OPINION: The Economic Team President Buhari Deserves


Excerpt:
Finding his country in 1932 at the same economic crossroads we find ourselves today, rather than the newly elected President Franklin D. Roosevelt going the same old-fashioned way of assembling the usual so-called best economists, professors, and textbook scholars, known for their economic convention-pushing and strict theory-adherence, this commonsense obsessed president, preferred going for bizarre Americans. In other words, his team was made up of men and women with uncommon visions and passions for America’s greatness, whose unheard-of multifaceted mental rigour, patriotic toughness, and broadly-based peak-performers made them second-to-none. Their participatory-spiritedness and nonpartisan preferences put them in the same economic and political mood with the rest of people.
In such a search for America’s action-driven, solution-oriented practical fanatics, Roosevelt appointed Mariner Eccles, a rural Utah banker, with only a secondary education as the omnipotent chairman of the Federal Reserve System—America’s governor of the central bank. As if not enough taboo, ignoring all renowned MIT, Harvard, and Yale professors of economics, he went ahead to appoint Henry Morgenthau, a second year architecture dropout from Cornell University who had no basic knowledge of economics as the treasury secretary (finance minister and head of the economic management team). With this, Americans were made to believe that Roosevelt had finally done the unpardonable.
As difficult as assembling the best team could be, also he knew that more challenging would be getting the kind of extraordinary teamwork. Therefore, in an effort to have the team engage in such entrepreneurially persistent nonstop brainstorming in search of unconventional and untested solutions to deal head-on with the Great Depression, he knew leadership was the greatest challenge. To get such a result, the master politician decided he should personally supervise the team’s work. And being solution-obsessed himself, Roosevelt turned each cabinet meeting into the fiercest solution battlefield.
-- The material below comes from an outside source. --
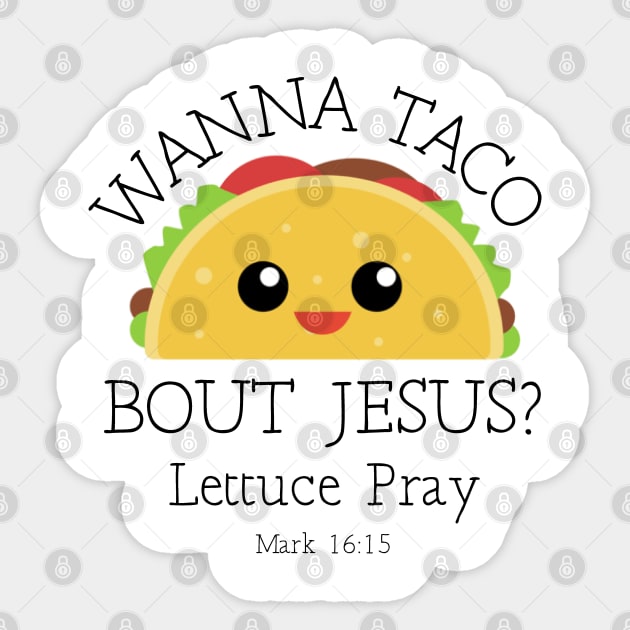 Wanna Taco Bout Jesus Lettuce Pray Sticker by SassySoClassy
Soon, with Eccles patriotically leading the monetary policy team, the first monetary policy coup became America’s unbelievable exit of the century-old gold standard. Until this coup stirring monetary policy taboo, nations’ currencies could only be printed based on the amount of gold in their governments’ vaults backing it. It was this insistence on matching money in circulation with the amount of gold in government’s vault that precipitated the entire western economies into the sweeping Great Depression, because lacking the ability to expand their gold vault, forced them not to increase their system liquidity.